Why Sweat Can't Tell the Whole Story
Sweat vs Interstital fluid

When you set out to monitor someone's biochemistry continuously, the first question is deceptively simple: which fluid do you measure? Sweat is the obvious candidate. It's right there on the skin, easy to reach, and it carries real biochemical information. A lot of wearable sweat sensors have been built on exactly that promise.
But the deeper we looked at sweat as a window into the body, the more its limitations stacked up, and the clearer it became that it can only ever give you part of the picture.
The problem: you have to wait for sweat to show up
The first issue is timing. People don't sweat the moment they start moving.
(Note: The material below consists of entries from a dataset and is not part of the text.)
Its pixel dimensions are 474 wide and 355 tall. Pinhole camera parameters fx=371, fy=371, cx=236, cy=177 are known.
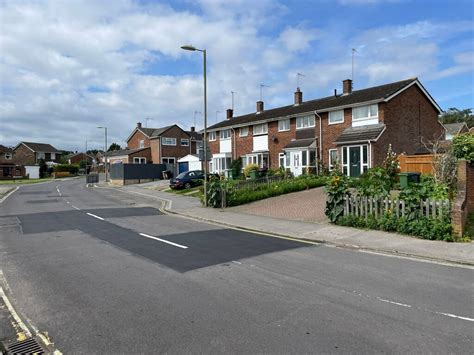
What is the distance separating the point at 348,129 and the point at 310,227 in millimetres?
17681

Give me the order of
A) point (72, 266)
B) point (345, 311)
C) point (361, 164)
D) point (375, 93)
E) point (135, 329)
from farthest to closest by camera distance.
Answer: point (375, 93), point (361, 164), point (72, 266), point (345, 311), point (135, 329)

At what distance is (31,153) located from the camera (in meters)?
93.2

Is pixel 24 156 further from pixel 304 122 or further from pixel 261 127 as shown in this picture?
pixel 304 122

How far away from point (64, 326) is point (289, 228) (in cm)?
891

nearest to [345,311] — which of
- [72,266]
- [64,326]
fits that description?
[64,326]

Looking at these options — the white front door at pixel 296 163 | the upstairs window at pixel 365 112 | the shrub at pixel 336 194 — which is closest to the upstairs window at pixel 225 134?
the white front door at pixel 296 163

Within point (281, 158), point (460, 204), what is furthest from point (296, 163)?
point (460, 204)

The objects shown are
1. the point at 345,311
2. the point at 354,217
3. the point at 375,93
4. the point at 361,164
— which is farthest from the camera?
the point at 375,93

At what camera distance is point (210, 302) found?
5566mm

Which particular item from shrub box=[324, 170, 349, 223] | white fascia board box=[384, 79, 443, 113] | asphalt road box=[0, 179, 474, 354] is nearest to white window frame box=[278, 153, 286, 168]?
white fascia board box=[384, 79, 443, 113]

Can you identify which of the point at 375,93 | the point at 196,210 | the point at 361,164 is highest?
the point at 375,93

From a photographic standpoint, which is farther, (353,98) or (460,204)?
(353,98)

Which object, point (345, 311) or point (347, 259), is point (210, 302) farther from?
Result: point (347, 259)

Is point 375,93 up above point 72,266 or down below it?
above
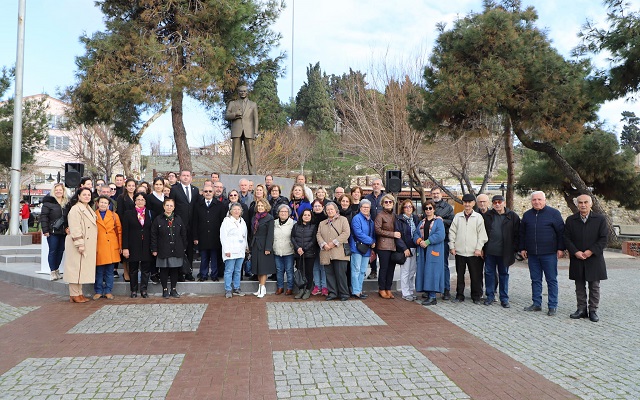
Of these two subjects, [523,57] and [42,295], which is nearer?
[42,295]

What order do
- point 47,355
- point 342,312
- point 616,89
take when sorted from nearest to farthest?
point 47,355 → point 342,312 → point 616,89

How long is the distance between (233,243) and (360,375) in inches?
152

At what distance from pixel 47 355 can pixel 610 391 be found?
210 inches

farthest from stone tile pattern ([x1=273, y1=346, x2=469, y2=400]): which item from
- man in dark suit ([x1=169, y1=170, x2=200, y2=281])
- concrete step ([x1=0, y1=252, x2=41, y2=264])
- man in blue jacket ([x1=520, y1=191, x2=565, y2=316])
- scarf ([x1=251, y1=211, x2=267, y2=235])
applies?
concrete step ([x1=0, y1=252, x2=41, y2=264])

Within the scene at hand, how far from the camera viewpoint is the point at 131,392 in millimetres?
3953

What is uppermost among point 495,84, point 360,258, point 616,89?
point 495,84

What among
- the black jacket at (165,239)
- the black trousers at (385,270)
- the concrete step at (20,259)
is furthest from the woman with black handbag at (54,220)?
the black trousers at (385,270)

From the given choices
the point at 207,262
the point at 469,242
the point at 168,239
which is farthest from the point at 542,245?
the point at 168,239

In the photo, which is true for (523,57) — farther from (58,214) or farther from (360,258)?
(58,214)

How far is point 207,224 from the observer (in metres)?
8.09

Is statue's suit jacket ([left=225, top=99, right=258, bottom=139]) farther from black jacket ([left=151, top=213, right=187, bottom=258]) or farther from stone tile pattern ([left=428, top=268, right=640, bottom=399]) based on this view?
stone tile pattern ([left=428, top=268, right=640, bottom=399])

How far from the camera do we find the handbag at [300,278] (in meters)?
7.68

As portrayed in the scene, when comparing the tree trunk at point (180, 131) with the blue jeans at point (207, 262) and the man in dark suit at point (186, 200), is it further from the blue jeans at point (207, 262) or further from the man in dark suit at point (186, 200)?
the blue jeans at point (207, 262)

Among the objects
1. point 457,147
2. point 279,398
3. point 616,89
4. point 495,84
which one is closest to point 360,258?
point 279,398
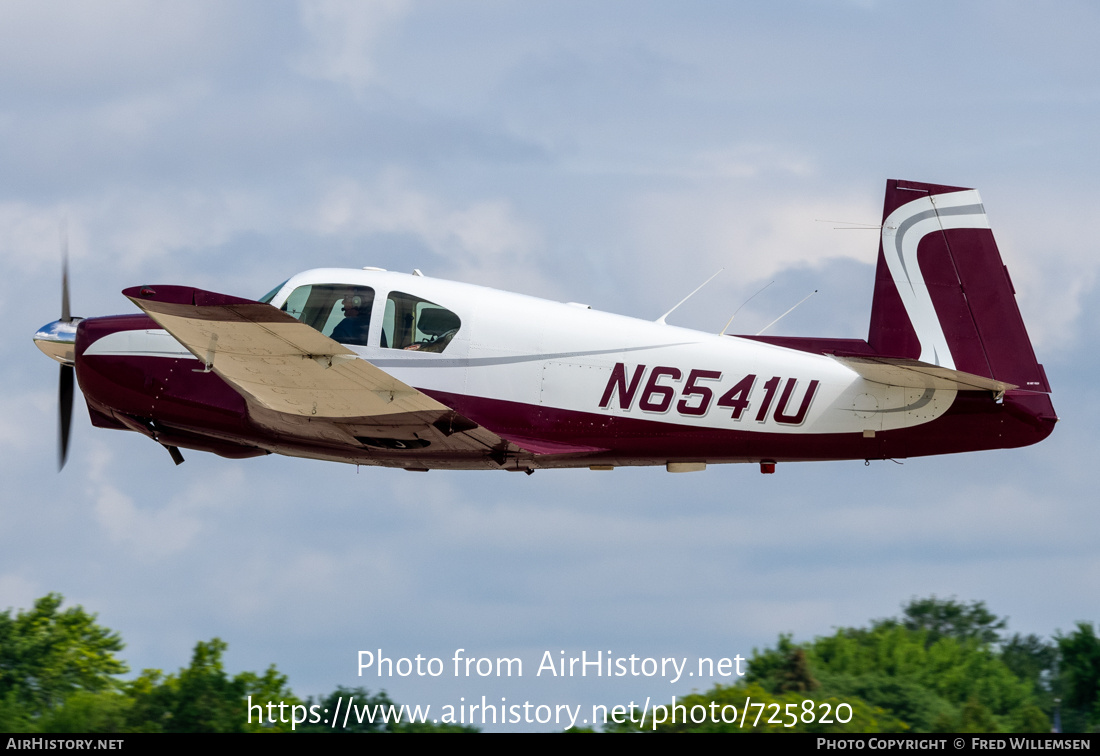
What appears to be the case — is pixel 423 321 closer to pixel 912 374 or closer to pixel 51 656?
pixel 912 374

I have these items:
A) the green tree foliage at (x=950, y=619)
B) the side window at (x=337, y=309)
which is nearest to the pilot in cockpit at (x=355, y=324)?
the side window at (x=337, y=309)

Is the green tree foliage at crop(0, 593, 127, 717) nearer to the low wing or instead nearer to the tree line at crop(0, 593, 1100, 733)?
the tree line at crop(0, 593, 1100, 733)

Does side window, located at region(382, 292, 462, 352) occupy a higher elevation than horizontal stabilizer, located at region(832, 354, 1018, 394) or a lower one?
higher

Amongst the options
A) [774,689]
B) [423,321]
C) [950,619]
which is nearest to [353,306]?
[423,321]

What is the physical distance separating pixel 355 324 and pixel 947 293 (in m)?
5.78

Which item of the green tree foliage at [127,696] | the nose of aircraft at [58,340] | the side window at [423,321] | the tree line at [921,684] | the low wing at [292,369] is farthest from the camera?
the tree line at [921,684]

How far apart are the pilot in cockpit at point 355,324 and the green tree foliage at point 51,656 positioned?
13632 millimetres

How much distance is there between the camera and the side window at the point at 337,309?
43.8ft

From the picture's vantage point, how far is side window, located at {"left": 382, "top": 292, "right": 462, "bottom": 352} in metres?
13.3


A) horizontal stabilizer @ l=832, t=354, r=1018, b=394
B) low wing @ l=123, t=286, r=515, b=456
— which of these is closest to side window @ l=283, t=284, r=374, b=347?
low wing @ l=123, t=286, r=515, b=456

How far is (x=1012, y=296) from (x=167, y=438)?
881 centimetres

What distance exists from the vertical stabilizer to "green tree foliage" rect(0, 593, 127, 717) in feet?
54.8

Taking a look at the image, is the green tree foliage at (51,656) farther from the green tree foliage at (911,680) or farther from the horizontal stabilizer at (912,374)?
the horizontal stabilizer at (912,374)
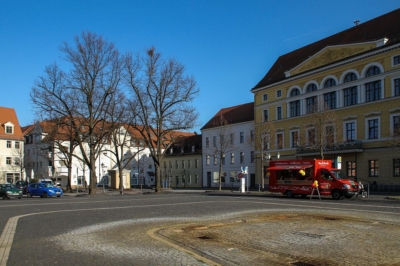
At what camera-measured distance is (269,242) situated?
11430mm

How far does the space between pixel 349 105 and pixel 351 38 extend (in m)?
10.1

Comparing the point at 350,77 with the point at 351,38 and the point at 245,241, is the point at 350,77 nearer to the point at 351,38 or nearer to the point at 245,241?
the point at 351,38

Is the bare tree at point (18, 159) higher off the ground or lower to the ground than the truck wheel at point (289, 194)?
higher

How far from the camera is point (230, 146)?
71.4 metres

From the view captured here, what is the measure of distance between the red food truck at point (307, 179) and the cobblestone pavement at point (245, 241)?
14408 mm

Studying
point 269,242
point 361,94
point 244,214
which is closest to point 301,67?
point 361,94

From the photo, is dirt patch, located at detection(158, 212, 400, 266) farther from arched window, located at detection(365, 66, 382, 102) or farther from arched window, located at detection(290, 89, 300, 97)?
arched window, located at detection(290, 89, 300, 97)

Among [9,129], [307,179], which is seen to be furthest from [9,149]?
[307,179]

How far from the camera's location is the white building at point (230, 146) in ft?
227

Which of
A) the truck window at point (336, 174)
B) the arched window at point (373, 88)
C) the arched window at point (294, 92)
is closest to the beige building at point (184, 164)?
the arched window at point (294, 92)

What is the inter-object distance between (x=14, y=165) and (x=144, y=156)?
1077 inches

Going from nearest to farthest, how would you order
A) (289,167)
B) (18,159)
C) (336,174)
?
1. (336,174)
2. (289,167)
3. (18,159)

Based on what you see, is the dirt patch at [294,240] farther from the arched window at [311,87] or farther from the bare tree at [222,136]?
the bare tree at [222,136]

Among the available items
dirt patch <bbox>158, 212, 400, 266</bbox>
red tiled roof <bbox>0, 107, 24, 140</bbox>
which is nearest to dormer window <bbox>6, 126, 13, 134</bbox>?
red tiled roof <bbox>0, 107, 24, 140</bbox>
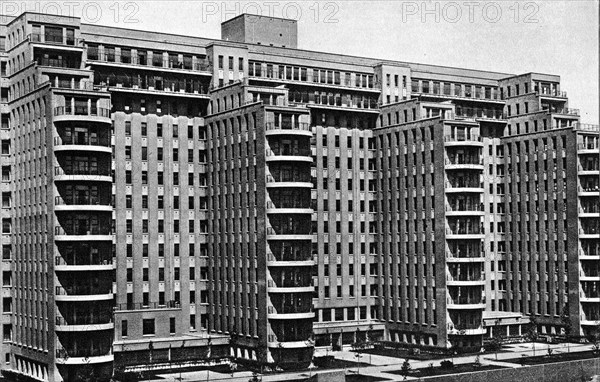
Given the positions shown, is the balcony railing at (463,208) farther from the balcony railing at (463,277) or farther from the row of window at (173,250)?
the row of window at (173,250)

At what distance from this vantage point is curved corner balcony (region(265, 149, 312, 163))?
352 ft

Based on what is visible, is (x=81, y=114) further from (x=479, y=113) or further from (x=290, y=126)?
(x=479, y=113)

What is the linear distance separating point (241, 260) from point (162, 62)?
2816cm

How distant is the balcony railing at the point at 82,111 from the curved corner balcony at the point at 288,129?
2019 centimetres

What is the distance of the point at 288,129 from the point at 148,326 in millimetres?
29725

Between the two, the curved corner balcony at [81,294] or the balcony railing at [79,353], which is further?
the curved corner balcony at [81,294]

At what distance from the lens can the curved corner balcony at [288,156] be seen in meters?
107

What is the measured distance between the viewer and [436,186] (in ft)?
397

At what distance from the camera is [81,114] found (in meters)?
96.1

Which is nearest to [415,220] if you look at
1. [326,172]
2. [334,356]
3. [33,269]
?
[326,172]

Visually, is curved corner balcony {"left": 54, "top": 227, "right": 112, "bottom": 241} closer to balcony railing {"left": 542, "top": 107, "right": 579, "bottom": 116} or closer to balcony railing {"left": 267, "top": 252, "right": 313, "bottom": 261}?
balcony railing {"left": 267, "top": 252, "right": 313, "bottom": 261}

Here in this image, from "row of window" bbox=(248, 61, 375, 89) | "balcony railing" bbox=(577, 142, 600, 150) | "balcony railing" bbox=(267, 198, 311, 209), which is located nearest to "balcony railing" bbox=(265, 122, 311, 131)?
"balcony railing" bbox=(267, 198, 311, 209)

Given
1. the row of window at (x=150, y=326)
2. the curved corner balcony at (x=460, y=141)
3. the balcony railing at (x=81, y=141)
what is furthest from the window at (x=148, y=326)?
the curved corner balcony at (x=460, y=141)

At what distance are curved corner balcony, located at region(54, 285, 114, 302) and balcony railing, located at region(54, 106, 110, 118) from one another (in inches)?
724
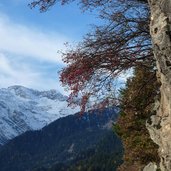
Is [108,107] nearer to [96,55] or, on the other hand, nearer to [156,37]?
[96,55]

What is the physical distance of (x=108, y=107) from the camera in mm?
15891

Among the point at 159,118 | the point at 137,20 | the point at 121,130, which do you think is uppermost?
the point at 121,130

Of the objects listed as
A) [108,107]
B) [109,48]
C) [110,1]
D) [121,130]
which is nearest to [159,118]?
[108,107]

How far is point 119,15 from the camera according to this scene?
15.3 metres

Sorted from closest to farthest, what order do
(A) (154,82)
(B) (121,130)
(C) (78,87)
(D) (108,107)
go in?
(C) (78,87)
(D) (108,107)
(A) (154,82)
(B) (121,130)

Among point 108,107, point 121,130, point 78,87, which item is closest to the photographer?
point 78,87

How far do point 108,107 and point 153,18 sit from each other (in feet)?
11.4

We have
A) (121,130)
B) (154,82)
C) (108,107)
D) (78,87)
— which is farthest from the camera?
(121,130)

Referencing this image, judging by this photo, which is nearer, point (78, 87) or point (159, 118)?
point (78, 87)

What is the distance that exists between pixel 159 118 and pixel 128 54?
2.39 meters

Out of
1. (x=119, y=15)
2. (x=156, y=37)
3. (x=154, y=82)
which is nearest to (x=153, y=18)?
(x=156, y=37)

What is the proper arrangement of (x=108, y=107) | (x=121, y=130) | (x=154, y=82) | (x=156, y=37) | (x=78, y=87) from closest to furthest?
(x=156, y=37)
(x=78, y=87)
(x=108, y=107)
(x=154, y=82)
(x=121, y=130)

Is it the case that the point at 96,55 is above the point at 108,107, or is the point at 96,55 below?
above

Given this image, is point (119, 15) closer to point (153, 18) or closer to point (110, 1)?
point (110, 1)
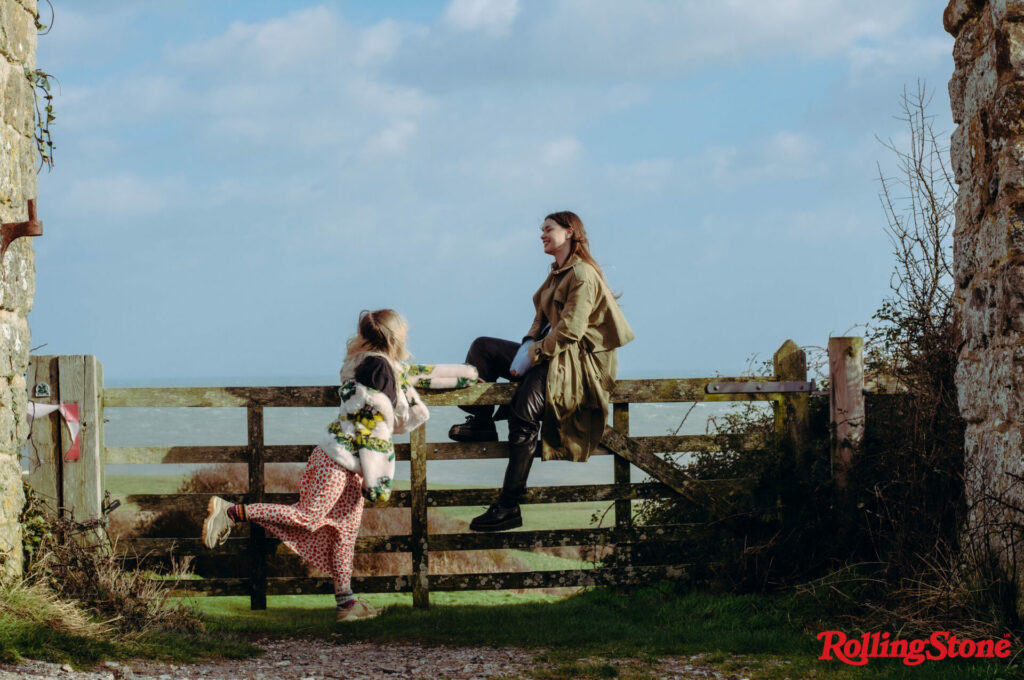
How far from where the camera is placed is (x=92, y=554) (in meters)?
6.10

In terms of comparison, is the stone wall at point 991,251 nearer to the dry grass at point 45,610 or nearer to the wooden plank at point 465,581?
the wooden plank at point 465,581

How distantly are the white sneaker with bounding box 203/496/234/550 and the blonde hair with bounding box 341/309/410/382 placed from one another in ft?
3.73

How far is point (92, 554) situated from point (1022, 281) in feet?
19.3

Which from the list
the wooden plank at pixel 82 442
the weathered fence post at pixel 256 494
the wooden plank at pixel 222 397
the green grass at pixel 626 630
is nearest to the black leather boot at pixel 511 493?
the green grass at pixel 626 630

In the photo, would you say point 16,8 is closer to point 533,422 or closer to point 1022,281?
point 533,422

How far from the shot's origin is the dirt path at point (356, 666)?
4.86 m

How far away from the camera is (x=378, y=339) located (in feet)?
20.1

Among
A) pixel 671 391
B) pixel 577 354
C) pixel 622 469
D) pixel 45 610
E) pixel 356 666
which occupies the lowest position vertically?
pixel 356 666

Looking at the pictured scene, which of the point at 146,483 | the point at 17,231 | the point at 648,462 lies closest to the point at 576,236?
the point at 648,462

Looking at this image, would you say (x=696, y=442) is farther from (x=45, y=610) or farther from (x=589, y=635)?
(x=45, y=610)

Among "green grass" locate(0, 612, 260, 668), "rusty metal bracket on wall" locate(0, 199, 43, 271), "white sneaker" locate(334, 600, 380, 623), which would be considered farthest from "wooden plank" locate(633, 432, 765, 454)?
"rusty metal bracket on wall" locate(0, 199, 43, 271)

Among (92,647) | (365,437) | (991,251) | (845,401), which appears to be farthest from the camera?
(845,401)

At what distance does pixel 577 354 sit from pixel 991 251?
8.80 feet

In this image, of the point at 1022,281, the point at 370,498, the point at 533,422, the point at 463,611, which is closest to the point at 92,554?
the point at 370,498
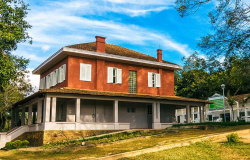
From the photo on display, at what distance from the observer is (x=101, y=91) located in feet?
78.8

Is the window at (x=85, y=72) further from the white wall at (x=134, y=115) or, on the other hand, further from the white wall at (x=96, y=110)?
the white wall at (x=134, y=115)

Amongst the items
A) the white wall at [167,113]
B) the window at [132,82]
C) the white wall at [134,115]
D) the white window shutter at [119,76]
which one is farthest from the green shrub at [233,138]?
the white wall at [167,113]

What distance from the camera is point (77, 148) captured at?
635 inches

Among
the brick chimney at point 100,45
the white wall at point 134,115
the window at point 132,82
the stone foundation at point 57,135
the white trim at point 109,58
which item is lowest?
the stone foundation at point 57,135

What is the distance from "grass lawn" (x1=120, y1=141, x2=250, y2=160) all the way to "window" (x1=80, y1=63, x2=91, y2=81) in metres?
12.7

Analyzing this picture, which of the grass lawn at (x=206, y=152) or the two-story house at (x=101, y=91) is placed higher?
the two-story house at (x=101, y=91)

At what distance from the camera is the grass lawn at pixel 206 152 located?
11.9 meters

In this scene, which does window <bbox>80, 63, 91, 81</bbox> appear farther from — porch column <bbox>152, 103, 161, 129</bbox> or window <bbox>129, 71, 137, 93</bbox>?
porch column <bbox>152, 103, 161, 129</bbox>

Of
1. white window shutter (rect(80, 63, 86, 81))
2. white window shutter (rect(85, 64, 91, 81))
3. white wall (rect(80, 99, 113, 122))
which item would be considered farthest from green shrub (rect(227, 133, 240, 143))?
white window shutter (rect(80, 63, 86, 81))

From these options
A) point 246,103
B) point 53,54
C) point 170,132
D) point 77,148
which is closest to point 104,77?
point 53,54

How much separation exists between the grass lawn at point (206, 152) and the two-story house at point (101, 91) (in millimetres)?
9784

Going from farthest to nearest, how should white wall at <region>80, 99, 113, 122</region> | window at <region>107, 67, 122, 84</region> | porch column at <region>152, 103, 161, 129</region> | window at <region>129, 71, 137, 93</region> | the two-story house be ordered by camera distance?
window at <region>129, 71, 137, 93</region>
window at <region>107, 67, 122, 84</region>
porch column at <region>152, 103, 161, 129</region>
white wall at <region>80, 99, 113, 122</region>
the two-story house

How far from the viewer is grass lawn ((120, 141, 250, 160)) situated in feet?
39.1

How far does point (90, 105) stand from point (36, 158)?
10.1 meters
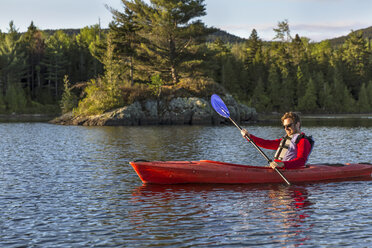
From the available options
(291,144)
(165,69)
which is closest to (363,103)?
(165,69)

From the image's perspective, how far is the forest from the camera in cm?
5241

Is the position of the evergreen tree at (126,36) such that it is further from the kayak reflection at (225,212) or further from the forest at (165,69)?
the kayak reflection at (225,212)

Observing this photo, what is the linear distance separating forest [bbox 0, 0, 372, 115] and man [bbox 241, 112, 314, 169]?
3856cm

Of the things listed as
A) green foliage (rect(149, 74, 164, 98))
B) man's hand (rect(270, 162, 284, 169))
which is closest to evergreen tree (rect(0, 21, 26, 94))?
green foliage (rect(149, 74, 164, 98))

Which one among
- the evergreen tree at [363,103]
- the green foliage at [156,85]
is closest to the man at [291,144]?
the green foliage at [156,85]

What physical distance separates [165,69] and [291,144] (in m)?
43.3

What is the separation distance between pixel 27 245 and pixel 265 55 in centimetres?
9605

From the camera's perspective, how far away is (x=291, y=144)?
1276cm

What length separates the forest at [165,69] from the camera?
5241 cm

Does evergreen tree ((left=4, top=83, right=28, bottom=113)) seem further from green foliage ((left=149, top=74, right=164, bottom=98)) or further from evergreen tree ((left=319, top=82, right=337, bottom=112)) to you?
evergreen tree ((left=319, top=82, right=337, bottom=112))

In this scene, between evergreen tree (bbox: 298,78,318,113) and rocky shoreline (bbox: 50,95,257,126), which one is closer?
rocky shoreline (bbox: 50,95,257,126)

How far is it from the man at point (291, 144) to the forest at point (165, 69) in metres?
38.6

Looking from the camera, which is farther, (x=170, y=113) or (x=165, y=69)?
(x=165, y=69)

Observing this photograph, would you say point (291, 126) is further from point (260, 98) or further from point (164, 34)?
point (260, 98)
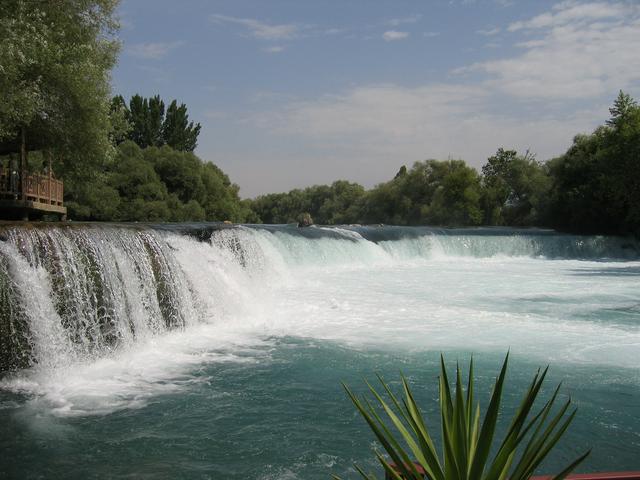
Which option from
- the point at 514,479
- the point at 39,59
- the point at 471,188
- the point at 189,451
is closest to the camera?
the point at 514,479

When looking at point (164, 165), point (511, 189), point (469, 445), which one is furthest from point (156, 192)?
point (469, 445)

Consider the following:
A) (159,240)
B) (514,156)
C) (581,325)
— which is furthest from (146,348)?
(514,156)

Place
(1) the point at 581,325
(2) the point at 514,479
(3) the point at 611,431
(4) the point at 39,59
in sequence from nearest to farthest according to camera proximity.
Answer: (2) the point at 514,479 → (3) the point at 611,431 → (1) the point at 581,325 → (4) the point at 39,59

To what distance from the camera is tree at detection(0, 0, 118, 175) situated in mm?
13492

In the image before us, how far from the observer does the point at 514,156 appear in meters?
56.6

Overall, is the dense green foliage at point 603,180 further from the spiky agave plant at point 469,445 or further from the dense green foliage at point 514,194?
the spiky agave plant at point 469,445

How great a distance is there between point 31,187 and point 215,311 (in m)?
8.73

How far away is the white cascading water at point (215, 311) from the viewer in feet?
26.6

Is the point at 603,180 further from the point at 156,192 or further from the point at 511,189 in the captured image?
the point at 156,192

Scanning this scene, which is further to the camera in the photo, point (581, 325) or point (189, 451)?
point (581, 325)

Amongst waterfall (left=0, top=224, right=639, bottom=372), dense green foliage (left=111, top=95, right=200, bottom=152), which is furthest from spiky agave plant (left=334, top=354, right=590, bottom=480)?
dense green foliage (left=111, top=95, right=200, bottom=152)

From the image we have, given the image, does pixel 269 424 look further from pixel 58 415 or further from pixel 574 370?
pixel 574 370

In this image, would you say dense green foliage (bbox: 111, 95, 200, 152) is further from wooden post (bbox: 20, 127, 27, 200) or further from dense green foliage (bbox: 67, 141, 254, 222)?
wooden post (bbox: 20, 127, 27, 200)

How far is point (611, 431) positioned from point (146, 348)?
6494 mm
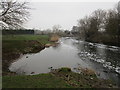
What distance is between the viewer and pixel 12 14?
69.3 ft

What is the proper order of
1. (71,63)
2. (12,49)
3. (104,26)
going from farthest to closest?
(104,26), (12,49), (71,63)

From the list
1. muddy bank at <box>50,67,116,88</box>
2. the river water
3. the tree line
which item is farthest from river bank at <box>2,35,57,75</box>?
the tree line

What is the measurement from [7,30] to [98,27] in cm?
4870

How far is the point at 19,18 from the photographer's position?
70.1 feet

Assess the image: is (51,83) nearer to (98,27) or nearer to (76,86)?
(76,86)

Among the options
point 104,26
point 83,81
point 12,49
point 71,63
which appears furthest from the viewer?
point 104,26

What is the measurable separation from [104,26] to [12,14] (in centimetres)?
4283

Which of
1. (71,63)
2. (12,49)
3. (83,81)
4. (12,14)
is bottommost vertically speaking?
(71,63)

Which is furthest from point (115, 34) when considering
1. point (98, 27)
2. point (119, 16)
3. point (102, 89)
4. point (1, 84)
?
point (1, 84)

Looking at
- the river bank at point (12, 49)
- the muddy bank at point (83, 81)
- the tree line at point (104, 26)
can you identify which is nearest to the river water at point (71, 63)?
the river bank at point (12, 49)

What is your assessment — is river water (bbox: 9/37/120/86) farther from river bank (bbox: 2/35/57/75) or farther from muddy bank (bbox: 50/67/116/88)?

There's often a meaningful chunk of time into a session before sweat is even produced in useful amounts. That means a sweat-based sensor is effectively blind during the early part of activity, precisely when a lot of important physiological change is already happening. You're left waiting for the data to start, rather than reading the body from the outset.
Sweat rates keep changing, and that skews the readings
Even once sweat is flowing, it's a moving target. Sweat rate isn't constant. It ramps up and down with intensity, temperature, and how long you've been going. That matters because the rate of sweating affects the concentration of what's in it. The same underlying physiology can produce different readings simply because the sweat is flowing faster or slower, or pooling and evaporating at different rates across the skin.
Flow, in other words, becomes a confounding variable. Instead of cleanly measuring what's happening in the body, you're measuring a signal that's tangled up with how much and how fast someone happens to be sweating in that moment. Untangling the true value from the flow effects is genuinely hard, and it undermines confidence in the numbers.
The biggest gap: no sweat, no signal
Then there's the issue that really exposes the ceiling on sweat sensing. Some of the most valuable moments to monitor are the ones where there's no sweat at all.
Think about preparation before an event, the hours of recovery afterwards, sleep, rest days, and everyday baseline health. These are exactly the windows where understanding the body pays off most, and they're exactly the windows where a sweat sensor goes quiet. If your method only works when someone is actively sweating, you simply can't see preparation, recovery, or normal daily life.
And you can't engineer your way around it by forcing the issue. Inducing sweat artificially might work for a one-off lab test, but doing it continuously, safely, and comfortably over the long term isn't realistic. You can't ask someone to sweat on demand around the clock, which means the gaps stay gaps.
Why we chose interstitial fluid
None of this means sweat is useless. It carries genuine information, and for some snapshot applications it has a role. But as the foundation for continuous, all-day, all-conditions monitoring, it kept running into the same walls: it starts late, its readings drift with flow, and it disappears entirely whenever someone isn't sweating.
That's exactly why we built the Performr band around interstitial fluid instead.
Interstitial fluid is the fluid that surrounds your cells. Crucially, it's always there. It doesn't wait for you to warm up, it doesn't depend on how hard you're sweating, and it doesn't vanish when you stop. That single property solves the biggest problems sweat couldn't. We can read the body from the very first minute of a session, right through it, and into recovery, sleep, and ordinary rest days, without ever going dark.
It also gives us cleaner, more trustworthy data. Because we're not fighting the confounding effects of sweat rate and flow, the readings reflect what's actually happening in the body rather than how much someone happens to be sweating. And because interstitial fluid closely tracks what's in your blood, it offers a deeper, more physiologically meaningful window, the kind of insight you need to understand glucose, hydration, stress, and metabolic signals in context, not just in fragments.
The result is monitoring that matches real life. Before, during, and after effort. On the hard days and the quiet ones. The full picture of your health doesn't switch off when you stop sweating, and with interstitial fluid, neither does the Performr band.